#### SOURCE DATA
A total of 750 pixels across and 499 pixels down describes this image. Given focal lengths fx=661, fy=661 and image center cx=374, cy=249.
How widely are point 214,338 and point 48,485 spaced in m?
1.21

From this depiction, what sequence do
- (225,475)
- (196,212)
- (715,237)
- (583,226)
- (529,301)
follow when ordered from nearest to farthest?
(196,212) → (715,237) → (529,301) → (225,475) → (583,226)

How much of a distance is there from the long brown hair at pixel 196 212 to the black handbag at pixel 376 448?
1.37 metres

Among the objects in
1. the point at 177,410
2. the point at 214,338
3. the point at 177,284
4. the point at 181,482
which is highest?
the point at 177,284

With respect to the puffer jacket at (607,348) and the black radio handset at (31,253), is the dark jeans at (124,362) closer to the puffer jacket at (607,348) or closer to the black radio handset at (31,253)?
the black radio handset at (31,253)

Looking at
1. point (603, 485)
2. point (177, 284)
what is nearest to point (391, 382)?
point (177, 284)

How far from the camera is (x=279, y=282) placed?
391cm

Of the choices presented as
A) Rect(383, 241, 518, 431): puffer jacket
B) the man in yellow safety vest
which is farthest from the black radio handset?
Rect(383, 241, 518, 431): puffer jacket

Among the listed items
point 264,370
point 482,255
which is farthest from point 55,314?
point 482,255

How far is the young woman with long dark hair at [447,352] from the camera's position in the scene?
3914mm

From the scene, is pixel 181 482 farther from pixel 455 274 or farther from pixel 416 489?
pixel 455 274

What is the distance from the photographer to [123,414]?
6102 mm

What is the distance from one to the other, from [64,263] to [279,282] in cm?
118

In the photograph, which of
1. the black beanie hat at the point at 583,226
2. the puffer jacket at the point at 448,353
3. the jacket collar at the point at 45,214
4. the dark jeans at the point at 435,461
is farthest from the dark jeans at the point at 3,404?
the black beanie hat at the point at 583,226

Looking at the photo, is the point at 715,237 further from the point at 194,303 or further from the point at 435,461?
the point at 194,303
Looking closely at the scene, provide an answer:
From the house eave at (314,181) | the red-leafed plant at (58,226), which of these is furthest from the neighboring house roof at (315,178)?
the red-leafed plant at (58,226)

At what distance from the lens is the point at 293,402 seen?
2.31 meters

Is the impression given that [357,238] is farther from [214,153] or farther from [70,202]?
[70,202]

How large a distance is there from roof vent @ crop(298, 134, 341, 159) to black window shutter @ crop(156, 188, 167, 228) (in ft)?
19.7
########
| STATED GOAL |
Copy all of the material above, word for word and line for line.

| CORRECT OUTPUT |
A total of 750 pixels across and 499 pixels down describes this image. Given focal lengths fx=661, fy=661 and image center cx=374, cy=249.
How widely are point 214,338 and point 48,485 spaced in m?
1.21

From this depiction, what sequence do
- (225,475)
- (196,212)
- (715,237)
- (583,226)
- (529,301)
follow when ordered from nearest to farthest?
(196,212) → (715,237) → (529,301) → (225,475) → (583,226)

How much of a distance is there from the long brown hair at pixel 196 212 to the black handbag at pixel 376 448?
1.37 metres

Among the objects in
1. the point at 177,410
2. the point at 214,338
3. the point at 177,284
4. the point at 181,482
which is highest?
the point at 177,284

With respect to the puffer jacket at (607,348) and the black radio handset at (31,253), is the dark jeans at (124,362) closer to the puffer jacket at (607,348) or closer to the black radio handset at (31,253)?
the black radio handset at (31,253)

Looking at
1. point (603, 485)
2. point (177, 284)
what is nearest to point (391, 382)?
point (177, 284)

How far from the camera is (x=279, y=282) placed?
391cm

Of the choices presented as
A) Rect(383, 241, 518, 431): puffer jacket
B) the man in yellow safety vest
which is farthest from the black radio handset?
Rect(383, 241, 518, 431): puffer jacket

Among the listed items
point 264,370
point 482,255
which is farthest from point 55,314?
point 482,255

How far is the young woman with long dark hair at [447,352] from the camera's position in the scene?
3914mm

From the scene, is pixel 181 482 farther from pixel 455 274 or farther from pixel 416 489?
pixel 455 274

What is the distance from the photographer to [123,414]?
6102 mm

What is the distance from one to the other, from [64,263] to [279,282] in cm?
118

In the photograph, which of
1. the black beanie hat at the point at 583,226
2. the puffer jacket at the point at 448,353
3. the jacket collar at the point at 45,214
4. the dark jeans at the point at 435,461
is farthest from the dark jeans at the point at 3,404?
the black beanie hat at the point at 583,226

Looking at the photo, is the point at 715,237 further from the point at 194,303 or further from the point at 435,461?
the point at 194,303
Looking closely at the scene, provide an answer:
From the house eave at (314,181) | the red-leafed plant at (58,226), which of these is furthest from the neighboring house roof at (315,178)?
the red-leafed plant at (58,226)

At what distance from the lens is the point at 293,402 seen?
2.31 meters

Is the impression given that [357,238] is farther from [214,153] or farther from [70,202]?
[70,202]

How large a distance is there from roof vent @ crop(298, 134, 341, 159) to black window shutter @ crop(156, 188, 167, 228) (in ft)?
19.7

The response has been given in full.